- Страница:
____

Я Ийку знал, но я не знал и я никак не мог понять: ну почему она не любит Юрку? Это было совсем ненормально. Конечно, Ийка, она была такая, что я не берусь что-либо о ней сказать хотя бы немного описательное… Но ведь и Юрка, черт возьми, да разве на кого-то в мире был похож?! Ну разве что на брата Борю…

Я думаю, что Юра с Ийкой в конце концов поженились потому, что Юрка пришел в институт, и невероятная концентрация его всемирной влюбленности оказалась немного разбавленной иными впечатлениями. Ия, бедная, наконец то смогла рядом с Юркой нормально дышать.

У входа в центральную Девятую аудиторию, под пасмурным стеклянным сводом в наше время стояли монументальные гипсовые фигуры Ленина и Сталина, своими спинами загораживая изящную нишу с широкой белой чашей и ниспадающей в нее струей волы из белой львиной пасти.

В 1984 году в издательстве «Молодая гвардия» вышла Книга Коваля «Самая легкая лодка в мире». Кроме заглавной повести, сюда вошло еще несколько рассказов, а увенчала книгу небольшая изумительная повесть «От Красных ворот», где и рассказано про институт и его стеклянный свод. Тогдашняя цензура вздрогнула от странного упоминания «двух важнейших скульптур нашего времени» — и попросила это снять. Пришлось «диковинным типам» толпиться просто «у ног огромных скульптур». А уже в 1993-м, когда я издавал в «Книжной палате» Юрии сборник «Опасайтесь лысых и усатых» (его название!), Юра подал в редакцию подлинный текст. Об этом Коваль рассказал Ирине Скуридиной в большом интервью не для печати, но Ира, слава Богу, потом, когда уже Юра ушел, опубликовала этот разговор в «Вопросах литературы»:

«… Когда я описываю Пединститут, а там стояли у нас скульптуры Ленина и Сталина, я написал: „Какие прекрасные девушки толпились у ног двух важнейших скульптур нашего времени“. — (Это он цитирует по памяти, неточно. — В. К.) — Вот это „двух важнейших скульптур нашего времени“ 6ыло выкинуто.

____

В каком году, согласно тексту страницы, издательство «Молодая гвардия» выпустило книгу Коваля «Самая легкая лодка в мире»?

- Собранные данные:
____

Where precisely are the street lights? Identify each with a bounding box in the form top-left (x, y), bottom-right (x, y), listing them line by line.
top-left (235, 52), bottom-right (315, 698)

____

- Письменный ответ: В 1984 году.